Are Javascript arrays sparse?
Asked Answered
P

7

108

That is, if I use the current time as an index into the array:

array[Date.getTime()] = value;

will the interpreter instantiate all the elements from 0 to now? Do different browsers do it differently?

I remember there used to be a bug in the AIX kernel, which would create pseudo-ttys on request, but if you did, say, "echo > /dev/pty10000000000" it would create /dev/pty0, /dev/pty1, .... and then fall over dead. It was fun at trade shows, but I don't want this to happen to my customers.
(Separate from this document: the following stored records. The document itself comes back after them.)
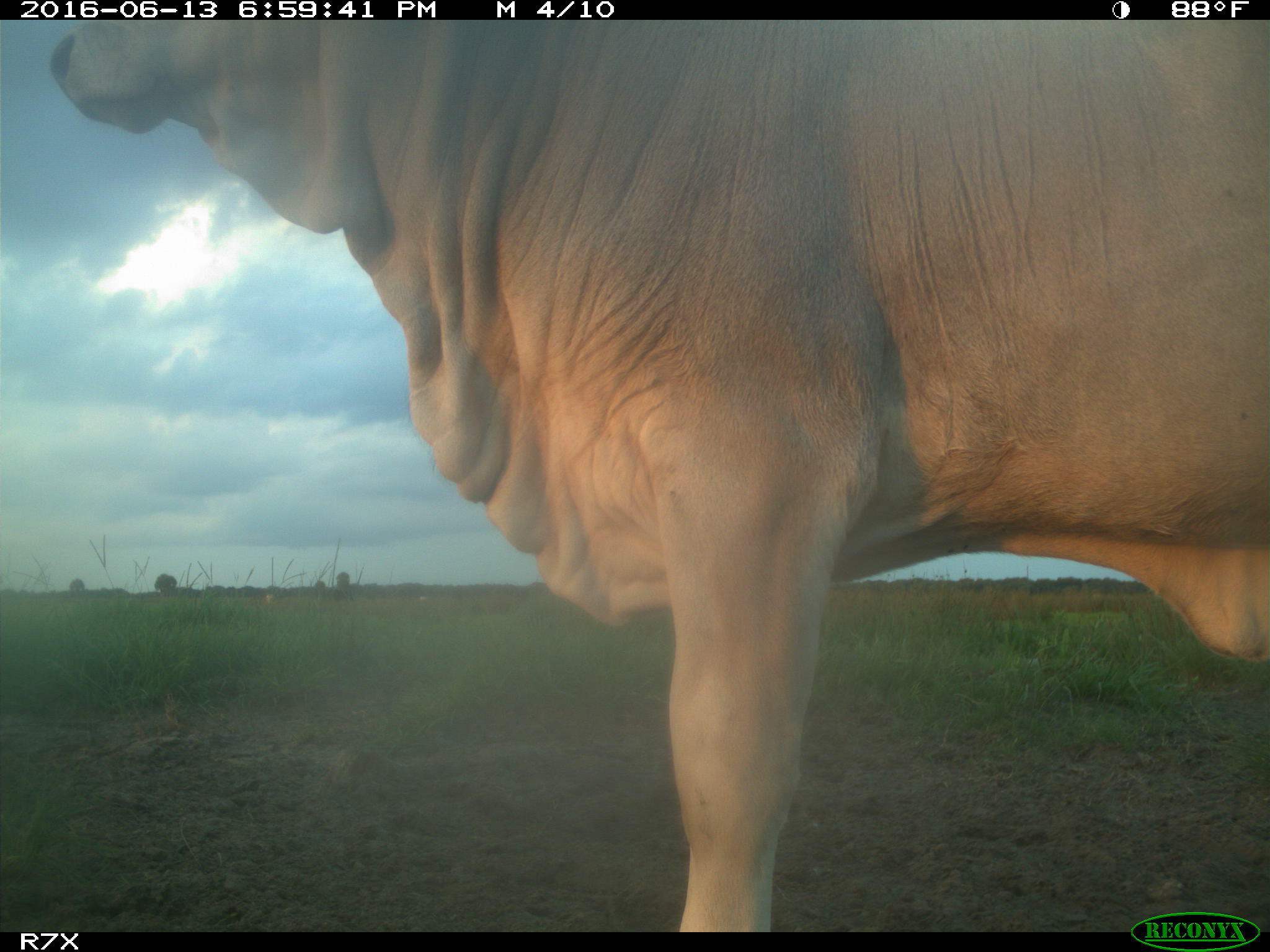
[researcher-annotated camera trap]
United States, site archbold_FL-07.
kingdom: Animalia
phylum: Chordata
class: Mammalia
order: Artiodactyla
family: Bovidae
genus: Bos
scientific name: Bos taurus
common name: domestic cow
Persia answered 2/10, 2009 at 17:9 Comment(2)
A possible downside to doing this is the difficulty of debugging in Firebug. a log statement on the array will only list the first 1000 elements in the array, which will all be "undefined". Also, array.length will tell you your array has n elements in it, even though n-1 are just "ghost" undefined values.Librarianship
Debugging is now OK in Chrome -- here's an example of console output: [empty × 9564, Object, empty × 105, Object, empty × 10, Object, empty × 12, Object, empty × 9, Object, empty × 21, Object, empty × 9, Object]Improvised
M
42

How exactly JavaScript arrays are implemented differs from browser to browser, but they generally fall back to a sparse implementation - most likely the same one used for property access of regular objects - if using an actual array would be inefficient.

You'll have to ask someone with more knowledge about specific implementations to answer what excatly triggers the shift from dense to sparse, but your example should be perfectly safe. If you want to get a dense array, you should call the constructor with an explicit length argument and hope you'll actually get one.

See this answer for a more detailed description by olliej.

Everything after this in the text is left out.